Aufgabenstellung>
Beantworte anhand des Textes über den Interviewleitfaden diese Fragen:
1. Zwischen welchen beiden Polen muss beim Erstellen des Leitfadens eine Balance gefunden werden?
2. Wozu sollen Stimuli und gezielte Fragen die Experten anregen?
3. Zu welcher Art von Datenbasis soll ein gut strukturierter Leitfaden führen?

Die Herausforderung bei der Erstellung des Leitfadens liegt also darin, eine Balance zwischen Struktur und Offenheit zu finden. Der Leitfaden sollte den Interviewer durch das Gespräch leiten, dabei jedoch genügend Raum für die Experten lassen, um ihre Sichtweisen und Erfahrungen frei zu äußern. Gleichzeitig müssen Stimuli und gezielte Fragen so eingesetzt werden, dass sie die Experten zu einer tiefgehenden Auseinandersetzung mit dem Thema anregen, ohne die Vielfalt der Antworten einzuschränken. Ein gut strukturierter Leitfaden sorgt nicht nur für eine systematische Sammlung relevanter Informationen, sondern fördert auch die Offenheit und Flexibilität im Gespräch, was zu einer reichhaltigeren und authentischeren Datenbasis führen soll.

Datensätze mit szenenbasierten Fragen:
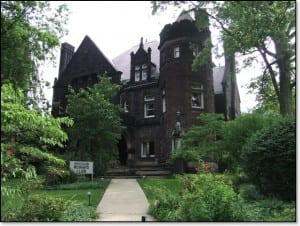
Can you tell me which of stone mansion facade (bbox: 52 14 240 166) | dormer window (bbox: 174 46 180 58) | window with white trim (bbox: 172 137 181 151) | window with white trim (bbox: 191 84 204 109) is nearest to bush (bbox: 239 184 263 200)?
window with white trim (bbox: 172 137 181 151)

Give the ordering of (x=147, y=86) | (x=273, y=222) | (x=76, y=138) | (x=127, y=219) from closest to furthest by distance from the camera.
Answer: (x=273, y=222)
(x=127, y=219)
(x=76, y=138)
(x=147, y=86)

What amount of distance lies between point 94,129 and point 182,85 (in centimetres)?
616

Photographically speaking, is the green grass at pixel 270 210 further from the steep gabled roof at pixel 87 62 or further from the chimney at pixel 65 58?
the chimney at pixel 65 58

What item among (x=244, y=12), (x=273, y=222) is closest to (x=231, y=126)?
(x=244, y=12)

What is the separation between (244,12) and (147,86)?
12.1 m

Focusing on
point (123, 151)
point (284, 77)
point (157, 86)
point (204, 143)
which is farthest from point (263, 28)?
point (123, 151)

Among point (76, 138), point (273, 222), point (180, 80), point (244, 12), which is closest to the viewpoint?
point (273, 222)

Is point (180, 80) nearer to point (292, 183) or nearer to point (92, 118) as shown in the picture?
point (92, 118)

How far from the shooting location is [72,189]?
46.2ft

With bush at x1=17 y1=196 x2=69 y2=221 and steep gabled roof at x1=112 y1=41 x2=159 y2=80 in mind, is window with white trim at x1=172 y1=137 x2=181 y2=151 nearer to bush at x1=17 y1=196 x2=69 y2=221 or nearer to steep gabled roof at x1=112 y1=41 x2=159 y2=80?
steep gabled roof at x1=112 y1=41 x2=159 y2=80

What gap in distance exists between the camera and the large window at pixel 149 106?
75.9 ft

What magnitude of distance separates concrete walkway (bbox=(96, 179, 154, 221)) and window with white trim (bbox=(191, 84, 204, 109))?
8.15 m

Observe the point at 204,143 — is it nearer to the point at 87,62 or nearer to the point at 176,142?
the point at 176,142

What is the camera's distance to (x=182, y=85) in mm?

Lösung>
1. Zwischen Struktur und Offenheit.
2. Zu einer tiefgehenden Auseinandersetzung mit dem Thema.
3. Zu einer reichhaltigeren und authentischeren Datenbasis.